**Stated task**
Update the stretch from the start of the lines through the line that contains "which item is farthest" by changing "windshield wiper" to "wiper blade", keeping everything else as it is. Return only those lines, and leave out the pictures.
== Given records ==
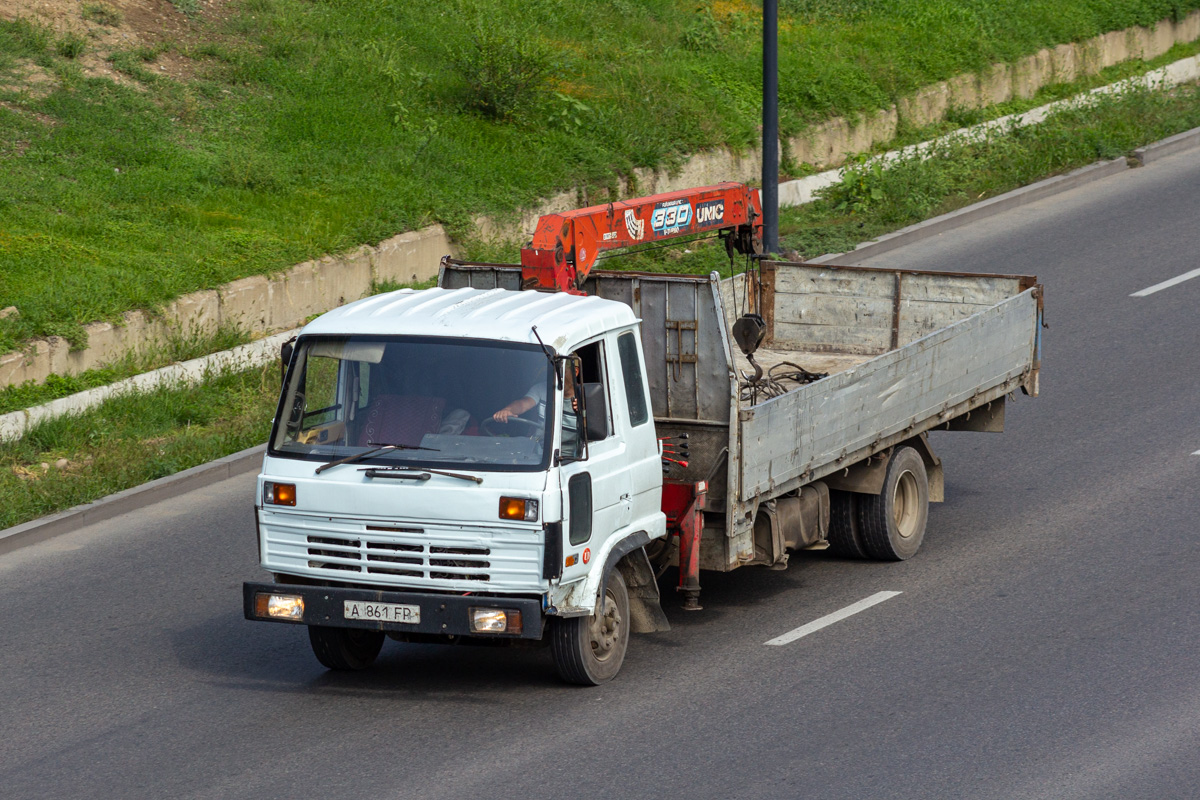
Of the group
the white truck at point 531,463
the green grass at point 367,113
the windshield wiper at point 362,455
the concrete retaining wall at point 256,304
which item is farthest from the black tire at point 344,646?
the green grass at point 367,113

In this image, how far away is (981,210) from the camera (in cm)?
2059

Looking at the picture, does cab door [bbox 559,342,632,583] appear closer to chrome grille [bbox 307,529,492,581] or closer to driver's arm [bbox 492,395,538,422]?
driver's arm [bbox 492,395,538,422]

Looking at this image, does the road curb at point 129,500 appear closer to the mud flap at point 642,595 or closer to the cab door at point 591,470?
the mud flap at point 642,595

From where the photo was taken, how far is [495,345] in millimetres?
8320

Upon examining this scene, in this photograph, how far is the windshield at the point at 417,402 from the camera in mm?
8180

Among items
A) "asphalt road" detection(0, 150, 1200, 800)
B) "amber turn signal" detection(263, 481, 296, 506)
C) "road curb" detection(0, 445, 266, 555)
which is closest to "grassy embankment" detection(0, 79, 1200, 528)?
"road curb" detection(0, 445, 266, 555)

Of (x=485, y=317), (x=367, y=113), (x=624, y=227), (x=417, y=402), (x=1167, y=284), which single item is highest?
(x=367, y=113)

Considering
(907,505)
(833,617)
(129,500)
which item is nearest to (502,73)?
(129,500)

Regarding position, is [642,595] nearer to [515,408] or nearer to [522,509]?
[522,509]

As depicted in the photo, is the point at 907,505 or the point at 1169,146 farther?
the point at 1169,146

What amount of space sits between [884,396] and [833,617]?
1.61 m

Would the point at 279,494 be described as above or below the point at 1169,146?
below

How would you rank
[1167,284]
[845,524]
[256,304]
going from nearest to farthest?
[845,524] → [256,304] → [1167,284]

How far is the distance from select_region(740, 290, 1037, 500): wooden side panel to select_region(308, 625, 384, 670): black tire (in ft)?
7.93
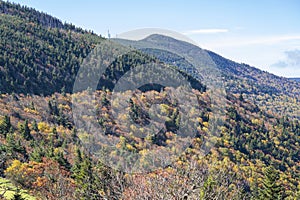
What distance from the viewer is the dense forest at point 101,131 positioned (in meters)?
44.3

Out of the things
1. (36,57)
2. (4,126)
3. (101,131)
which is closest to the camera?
(4,126)

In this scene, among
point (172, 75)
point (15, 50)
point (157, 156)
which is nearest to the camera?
point (157, 156)

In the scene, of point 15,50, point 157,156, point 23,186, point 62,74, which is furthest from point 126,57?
point 23,186

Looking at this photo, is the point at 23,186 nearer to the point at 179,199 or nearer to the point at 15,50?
the point at 179,199

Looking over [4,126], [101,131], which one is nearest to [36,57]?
[101,131]

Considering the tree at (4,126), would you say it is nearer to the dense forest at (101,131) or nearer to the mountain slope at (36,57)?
the dense forest at (101,131)

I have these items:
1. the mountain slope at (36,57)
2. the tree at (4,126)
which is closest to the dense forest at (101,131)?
the tree at (4,126)

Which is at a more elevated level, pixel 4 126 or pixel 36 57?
pixel 36 57

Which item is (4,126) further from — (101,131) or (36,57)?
(36,57)

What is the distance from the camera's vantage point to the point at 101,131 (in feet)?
327

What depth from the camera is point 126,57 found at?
577 ft

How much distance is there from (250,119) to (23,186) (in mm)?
118340

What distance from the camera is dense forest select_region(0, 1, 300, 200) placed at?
44.3 metres

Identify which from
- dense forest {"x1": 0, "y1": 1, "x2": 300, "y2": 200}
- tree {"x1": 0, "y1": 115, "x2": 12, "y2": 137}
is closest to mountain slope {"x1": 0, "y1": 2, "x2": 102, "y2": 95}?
dense forest {"x1": 0, "y1": 1, "x2": 300, "y2": 200}
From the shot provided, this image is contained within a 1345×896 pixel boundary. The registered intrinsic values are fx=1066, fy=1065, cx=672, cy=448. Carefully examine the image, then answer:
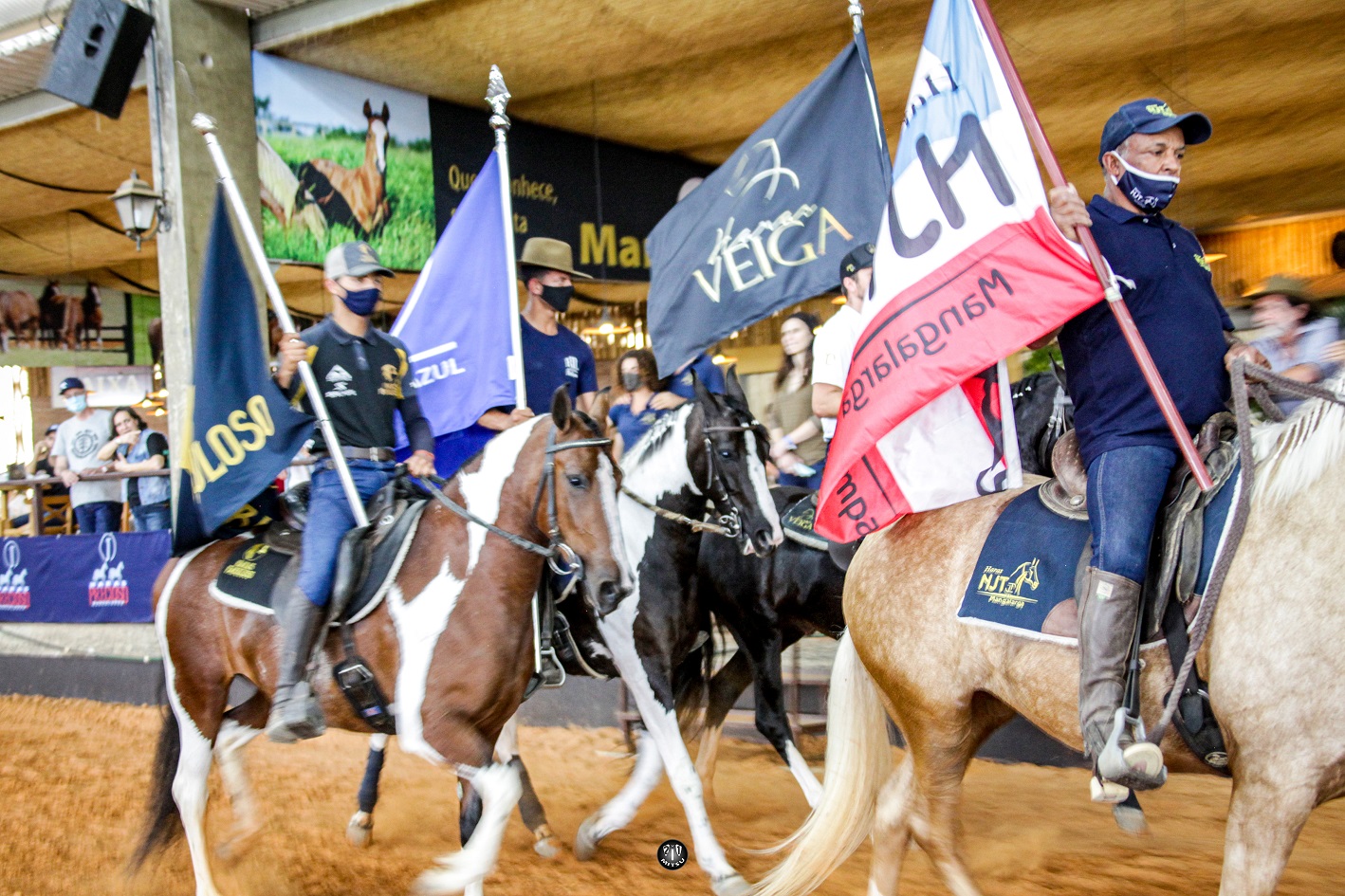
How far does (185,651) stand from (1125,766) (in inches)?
154

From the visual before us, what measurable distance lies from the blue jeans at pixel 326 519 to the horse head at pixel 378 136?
20.1 ft

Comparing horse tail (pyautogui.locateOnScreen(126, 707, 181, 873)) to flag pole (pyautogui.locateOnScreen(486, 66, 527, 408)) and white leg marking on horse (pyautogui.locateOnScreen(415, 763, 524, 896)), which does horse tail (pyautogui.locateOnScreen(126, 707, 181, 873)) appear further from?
flag pole (pyautogui.locateOnScreen(486, 66, 527, 408))

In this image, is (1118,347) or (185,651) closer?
(1118,347)

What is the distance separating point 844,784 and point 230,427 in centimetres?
301

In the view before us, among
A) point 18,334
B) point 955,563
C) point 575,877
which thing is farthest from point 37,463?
point 955,563

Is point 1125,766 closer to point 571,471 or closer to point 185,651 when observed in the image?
point 571,471

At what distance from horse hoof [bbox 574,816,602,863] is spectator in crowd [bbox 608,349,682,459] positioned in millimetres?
2267

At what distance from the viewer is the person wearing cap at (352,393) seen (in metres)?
4.55

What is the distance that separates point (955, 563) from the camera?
359 cm

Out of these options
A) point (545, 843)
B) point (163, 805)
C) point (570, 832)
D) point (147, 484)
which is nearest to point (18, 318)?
point (147, 484)

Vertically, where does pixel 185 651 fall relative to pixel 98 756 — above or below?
above

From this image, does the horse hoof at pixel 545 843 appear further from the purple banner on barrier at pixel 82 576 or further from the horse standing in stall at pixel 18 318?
the horse standing in stall at pixel 18 318

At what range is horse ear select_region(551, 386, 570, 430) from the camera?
4.04m

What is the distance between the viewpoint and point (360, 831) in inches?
224
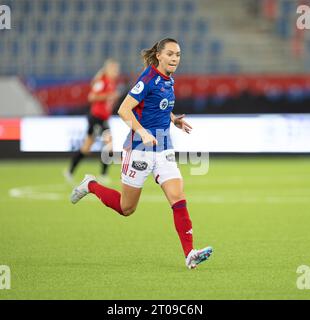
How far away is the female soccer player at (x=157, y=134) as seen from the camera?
7996 millimetres

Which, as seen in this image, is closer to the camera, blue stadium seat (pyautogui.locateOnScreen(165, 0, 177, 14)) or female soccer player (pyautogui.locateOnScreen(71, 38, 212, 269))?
female soccer player (pyautogui.locateOnScreen(71, 38, 212, 269))

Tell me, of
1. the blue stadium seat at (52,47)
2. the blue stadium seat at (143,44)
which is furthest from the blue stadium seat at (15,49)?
the blue stadium seat at (143,44)

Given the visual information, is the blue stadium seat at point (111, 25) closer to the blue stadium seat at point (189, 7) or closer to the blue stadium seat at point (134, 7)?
the blue stadium seat at point (134, 7)

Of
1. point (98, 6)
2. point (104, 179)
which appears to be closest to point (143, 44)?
point (98, 6)

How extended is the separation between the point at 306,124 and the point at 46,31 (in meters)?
7.52

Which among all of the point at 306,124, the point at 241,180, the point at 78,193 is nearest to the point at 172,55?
the point at 78,193

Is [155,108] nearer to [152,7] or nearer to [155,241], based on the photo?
[155,241]

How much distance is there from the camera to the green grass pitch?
718 cm

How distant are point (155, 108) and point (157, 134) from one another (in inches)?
9.3

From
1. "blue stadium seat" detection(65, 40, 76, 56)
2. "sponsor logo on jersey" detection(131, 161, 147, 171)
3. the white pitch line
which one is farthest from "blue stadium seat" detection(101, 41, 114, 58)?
"sponsor logo on jersey" detection(131, 161, 147, 171)

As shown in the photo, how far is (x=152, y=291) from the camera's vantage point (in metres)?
7.00

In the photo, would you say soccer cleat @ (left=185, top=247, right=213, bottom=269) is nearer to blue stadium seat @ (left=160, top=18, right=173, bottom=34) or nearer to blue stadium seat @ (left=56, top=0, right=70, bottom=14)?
blue stadium seat @ (left=56, top=0, right=70, bottom=14)

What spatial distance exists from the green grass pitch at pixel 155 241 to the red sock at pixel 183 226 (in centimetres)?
25

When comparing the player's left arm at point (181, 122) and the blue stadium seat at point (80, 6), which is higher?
the blue stadium seat at point (80, 6)
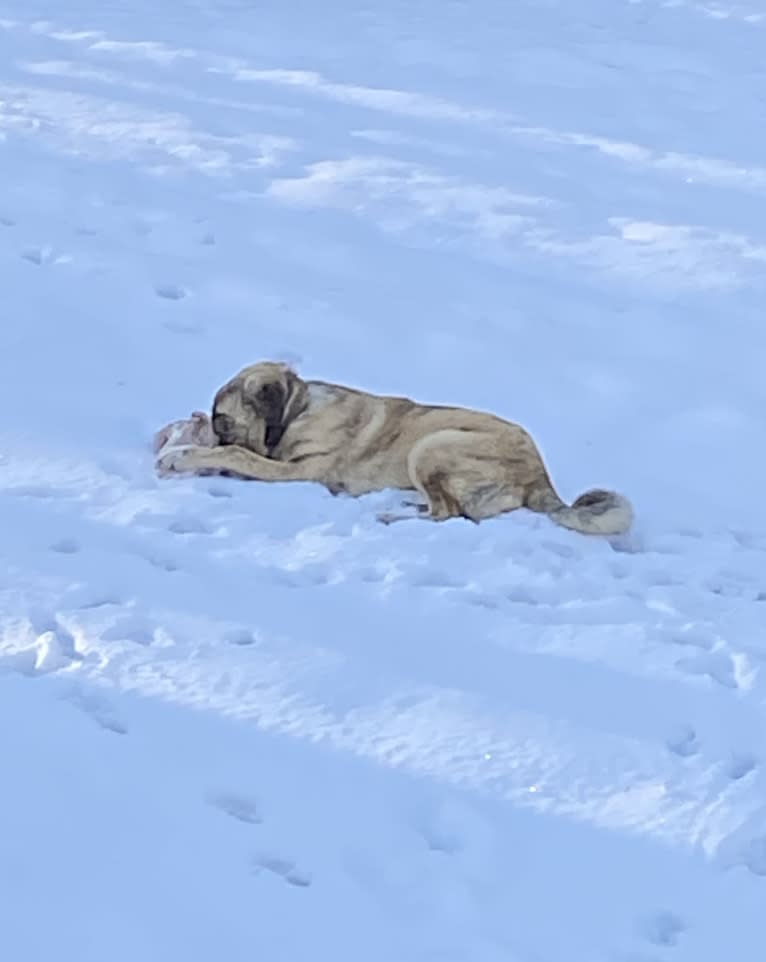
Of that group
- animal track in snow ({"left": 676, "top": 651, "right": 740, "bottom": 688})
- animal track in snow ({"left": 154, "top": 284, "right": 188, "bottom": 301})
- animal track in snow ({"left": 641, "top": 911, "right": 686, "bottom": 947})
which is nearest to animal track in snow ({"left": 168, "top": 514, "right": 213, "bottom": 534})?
animal track in snow ({"left": 676, "top": 651, "right": 740, "bottom": 688})

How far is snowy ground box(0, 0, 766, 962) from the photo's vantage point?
13.7 ft

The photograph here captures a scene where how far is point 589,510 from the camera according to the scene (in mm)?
6328

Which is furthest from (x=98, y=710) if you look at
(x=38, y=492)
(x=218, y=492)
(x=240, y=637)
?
(x=218, y=492)

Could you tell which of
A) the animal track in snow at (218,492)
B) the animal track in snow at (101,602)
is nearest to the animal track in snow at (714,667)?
the animal track in snow at (101,602)

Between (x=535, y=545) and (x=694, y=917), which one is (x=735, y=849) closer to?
(x=694, y=917)

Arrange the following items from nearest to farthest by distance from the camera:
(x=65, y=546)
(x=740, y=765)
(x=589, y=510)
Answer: (x=740, y=765), (x=65, y=546), (x=589, y=510)

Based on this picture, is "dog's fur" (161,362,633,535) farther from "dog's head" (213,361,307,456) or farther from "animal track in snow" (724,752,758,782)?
"animal track in snow" (724,752,758,782)

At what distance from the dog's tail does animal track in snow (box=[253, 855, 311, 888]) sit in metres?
2.41

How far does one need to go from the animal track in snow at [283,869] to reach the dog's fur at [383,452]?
226 cm

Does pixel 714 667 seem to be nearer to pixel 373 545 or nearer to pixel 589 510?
pixel 589 510

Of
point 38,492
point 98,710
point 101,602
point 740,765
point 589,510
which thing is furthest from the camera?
point 589,510

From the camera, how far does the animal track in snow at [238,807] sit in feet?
14.2

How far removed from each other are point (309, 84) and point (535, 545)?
654 centimetres

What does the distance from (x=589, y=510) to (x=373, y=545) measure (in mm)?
840
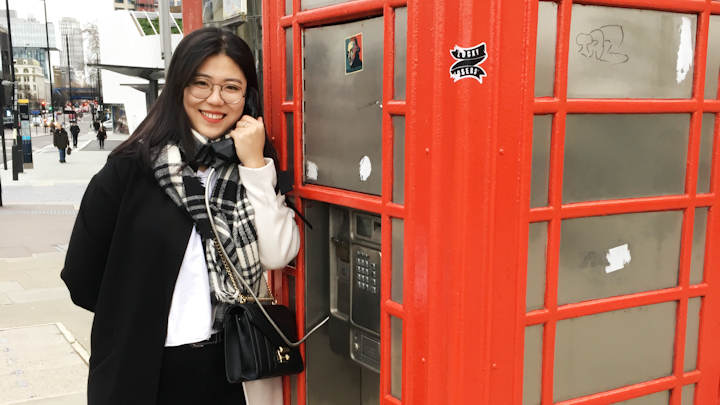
===
**Output of the task**
Of the group
the white truck at point 531,463
the green grass at point 367,113
the wiper blade at point 362,455
the concrete retaining wall at point 256,304
which item is farthest from the black tire at point 344,646?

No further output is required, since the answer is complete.